The City of Oakley is inviting residents to participate in the 2017 Leadership Academy. The academy is a free, interactive civic education program designed to provide those who live and work in Oakley with a breadth of background and knowledge of the intricacies of City operations and processes. The purpose of the Academy is to provide an interesting perspective into the working of Oakley, to develop civic leadership, and to build a stronger community through well‐informed and engaged residents.

Participants will meet for seven evening sessions, each two hours in length beginning at 6:30 p.m. and ending at 8:30 p.m. Each session will focus on a specific element of city government through an engaging presentation and discussion facilitated by top City staff. The Academy will meet for the first time on Tuesday, September 5th and thereafter twice a month on the first and third Tuesdays of each month, concluding with a graduation on December 12, 2017.

• **DATASET EXTRACT**
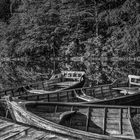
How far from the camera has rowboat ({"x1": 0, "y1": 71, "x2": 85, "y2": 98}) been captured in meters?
9.91

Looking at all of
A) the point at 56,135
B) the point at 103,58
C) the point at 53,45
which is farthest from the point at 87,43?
the point at 56,135

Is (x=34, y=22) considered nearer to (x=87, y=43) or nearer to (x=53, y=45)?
(x=53, y=45)

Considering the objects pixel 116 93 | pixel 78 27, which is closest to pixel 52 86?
pixel 116 93

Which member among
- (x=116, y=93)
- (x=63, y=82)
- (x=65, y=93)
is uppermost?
(x=65, y=93)

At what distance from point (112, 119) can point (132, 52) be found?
43.5ft

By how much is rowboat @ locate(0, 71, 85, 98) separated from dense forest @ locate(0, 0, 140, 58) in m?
6.96

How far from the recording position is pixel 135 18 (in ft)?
59.8

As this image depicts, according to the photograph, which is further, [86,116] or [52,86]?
[52,86]

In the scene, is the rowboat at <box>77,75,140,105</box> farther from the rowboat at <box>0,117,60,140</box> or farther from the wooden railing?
the rowboat at <box>0,117,60,140</box>

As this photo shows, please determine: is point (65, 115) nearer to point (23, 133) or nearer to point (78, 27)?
point (23, 133)

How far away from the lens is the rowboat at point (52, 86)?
9907 mm

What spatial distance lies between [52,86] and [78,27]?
11394mm

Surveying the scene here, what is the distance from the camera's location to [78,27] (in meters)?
22.2

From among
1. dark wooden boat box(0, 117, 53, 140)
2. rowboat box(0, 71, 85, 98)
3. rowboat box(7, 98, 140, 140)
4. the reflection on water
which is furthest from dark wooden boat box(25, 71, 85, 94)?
dark wooden boat box(0, 117, 53, 140)
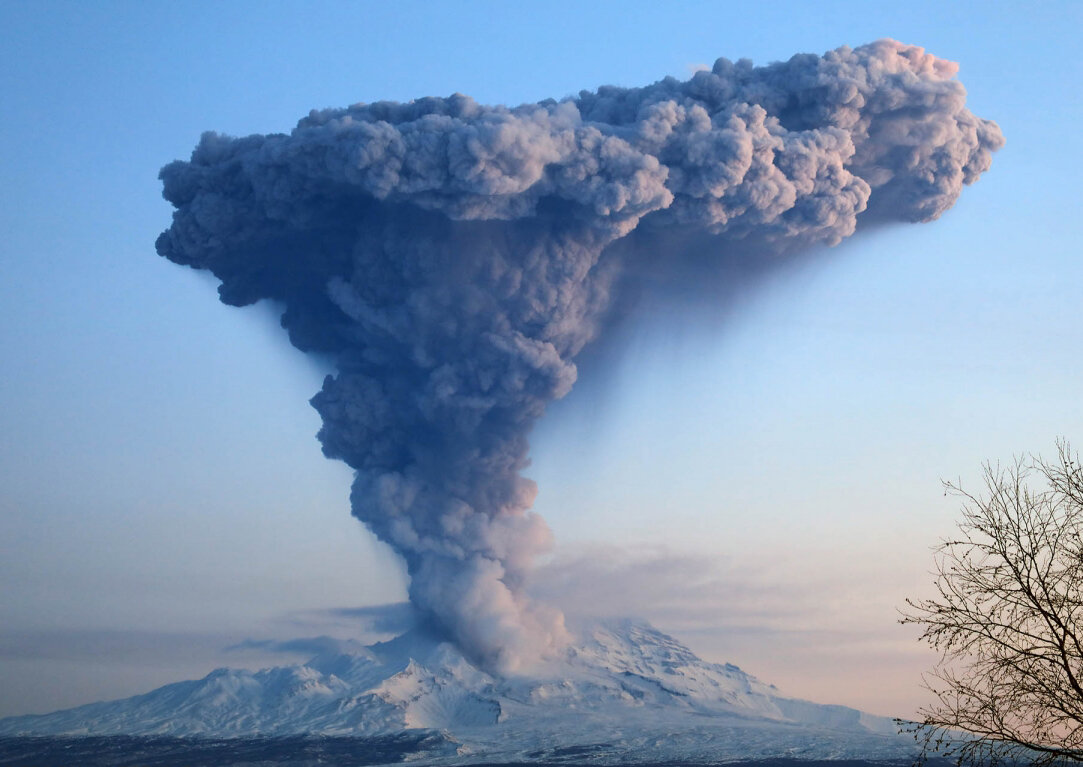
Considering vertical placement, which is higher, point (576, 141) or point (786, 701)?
point (576, 141)

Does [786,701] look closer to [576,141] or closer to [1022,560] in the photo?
[576,141]

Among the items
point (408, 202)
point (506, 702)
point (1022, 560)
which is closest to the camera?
point (1022, 560)

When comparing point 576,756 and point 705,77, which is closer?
point 705,77

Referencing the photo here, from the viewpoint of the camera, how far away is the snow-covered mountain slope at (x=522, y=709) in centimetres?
7256

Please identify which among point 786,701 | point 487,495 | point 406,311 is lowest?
point 786,701

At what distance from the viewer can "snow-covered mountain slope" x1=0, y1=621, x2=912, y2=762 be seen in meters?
72.6

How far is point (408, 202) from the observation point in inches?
2399

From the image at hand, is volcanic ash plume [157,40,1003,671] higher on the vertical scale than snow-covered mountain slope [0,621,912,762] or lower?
higher

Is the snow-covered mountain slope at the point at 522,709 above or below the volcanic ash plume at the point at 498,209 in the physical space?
below

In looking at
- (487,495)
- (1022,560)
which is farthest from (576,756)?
(1022,560)

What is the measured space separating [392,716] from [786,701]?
35.6 meters

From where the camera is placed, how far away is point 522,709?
3019 inches

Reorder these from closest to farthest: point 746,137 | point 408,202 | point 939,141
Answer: point 746,137 < point 408,202 < point 939,141

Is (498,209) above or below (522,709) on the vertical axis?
above
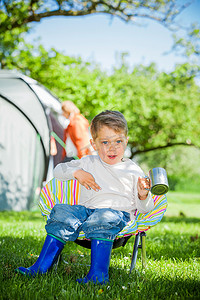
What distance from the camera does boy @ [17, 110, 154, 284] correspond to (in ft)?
6.09

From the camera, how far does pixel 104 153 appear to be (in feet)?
7.10

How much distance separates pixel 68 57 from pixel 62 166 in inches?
325

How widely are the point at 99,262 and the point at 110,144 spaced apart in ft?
2.39

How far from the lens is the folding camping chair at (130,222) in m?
2.05

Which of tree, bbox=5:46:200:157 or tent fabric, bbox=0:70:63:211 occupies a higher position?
tree, bbox=5:46:200:157

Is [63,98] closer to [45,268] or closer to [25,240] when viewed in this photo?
[25,240]

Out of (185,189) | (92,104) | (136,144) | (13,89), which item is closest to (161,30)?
(92,104)

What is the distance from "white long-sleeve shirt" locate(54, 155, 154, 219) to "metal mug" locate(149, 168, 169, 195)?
21cm

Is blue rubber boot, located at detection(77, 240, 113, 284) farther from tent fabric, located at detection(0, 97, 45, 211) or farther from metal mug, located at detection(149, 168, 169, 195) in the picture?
tent fabric, located at detection(0, 97, 45, 211)

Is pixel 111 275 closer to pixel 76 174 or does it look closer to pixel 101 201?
pixel 101 201

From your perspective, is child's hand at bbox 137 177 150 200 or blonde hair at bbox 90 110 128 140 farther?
blonde hair at bbox 90 110 128 140

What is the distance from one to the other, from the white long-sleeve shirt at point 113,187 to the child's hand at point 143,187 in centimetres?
4

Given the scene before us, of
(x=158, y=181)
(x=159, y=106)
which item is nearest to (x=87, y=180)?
(x=158, y=181)

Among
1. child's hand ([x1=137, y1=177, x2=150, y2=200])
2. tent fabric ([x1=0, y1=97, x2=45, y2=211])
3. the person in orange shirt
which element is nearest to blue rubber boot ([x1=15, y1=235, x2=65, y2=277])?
child's hand ([x1=137, y1=177, x2=150, y2=200])
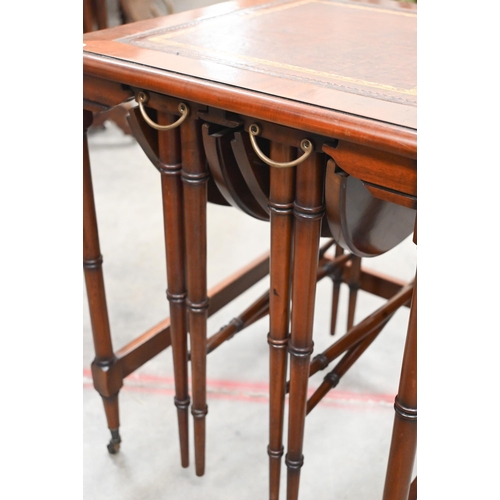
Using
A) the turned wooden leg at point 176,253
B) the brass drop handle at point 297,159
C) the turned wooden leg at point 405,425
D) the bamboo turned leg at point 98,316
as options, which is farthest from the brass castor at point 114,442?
the brass drop handle at point 297,159

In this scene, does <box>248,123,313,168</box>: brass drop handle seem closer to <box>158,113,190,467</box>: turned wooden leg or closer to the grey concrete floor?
<box>158,113,190,467</box>: turned wooden leg

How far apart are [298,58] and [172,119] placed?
0.82 ft

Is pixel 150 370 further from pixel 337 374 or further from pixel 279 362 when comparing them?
pixel 279 362

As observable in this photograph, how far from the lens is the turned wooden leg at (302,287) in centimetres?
104

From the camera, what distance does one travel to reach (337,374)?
1543 millimetres

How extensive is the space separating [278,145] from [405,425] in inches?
19.4

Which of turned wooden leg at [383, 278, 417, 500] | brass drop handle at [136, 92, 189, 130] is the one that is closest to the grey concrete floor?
turned wooden leg at [383, 278, 417, 500]

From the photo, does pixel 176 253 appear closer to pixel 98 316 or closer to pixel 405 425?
pixel 98 316

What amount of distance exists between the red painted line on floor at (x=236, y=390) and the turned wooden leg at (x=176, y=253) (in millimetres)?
318

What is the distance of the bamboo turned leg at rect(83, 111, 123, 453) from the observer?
54.4 inches

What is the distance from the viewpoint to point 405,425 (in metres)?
1.05
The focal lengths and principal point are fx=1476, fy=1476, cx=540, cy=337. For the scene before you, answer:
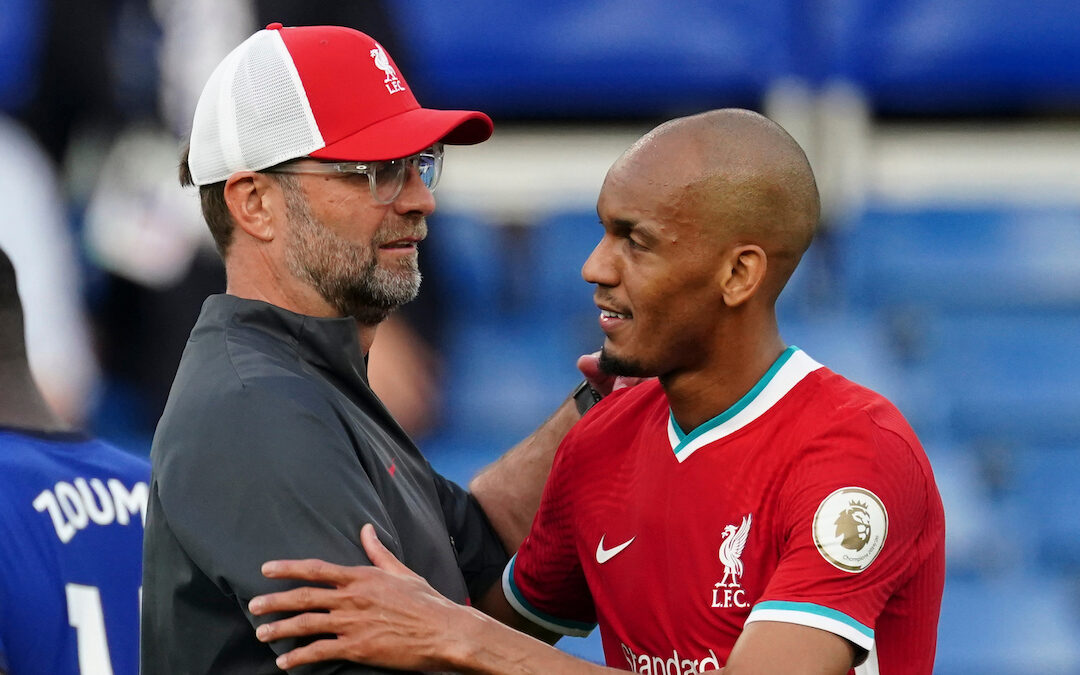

• **USING THE INFORMATION**
a) What three aims does the Leadership Academy passage give for the Academy?
b) Copy word for word everything in the Leadership Academy passage from "Participants will meet" down to "December 12, 2017.".
Use only the Leadership Academy passage, not the listing.

• **ANSWERS BY TASK**
a)
- To provide an interesting perspective into the working of Oakley
- To develop civic leadership
- To build a stronger community through well‐informed and engaged residents

b)
Participants will meet for seven evening sessions, each two hours in length beginning at 6:30 p.m. and ending at 8:30 p.m. Each session will focus on a specific element of city government through an engaging presentation and discussion facilitated by top City staff. The Academy will meet for the first time on Tuesday, September 5th and thereafter twice a month on the first and third Tuesdays of each month, concluding with a graduation on December 12, 2017.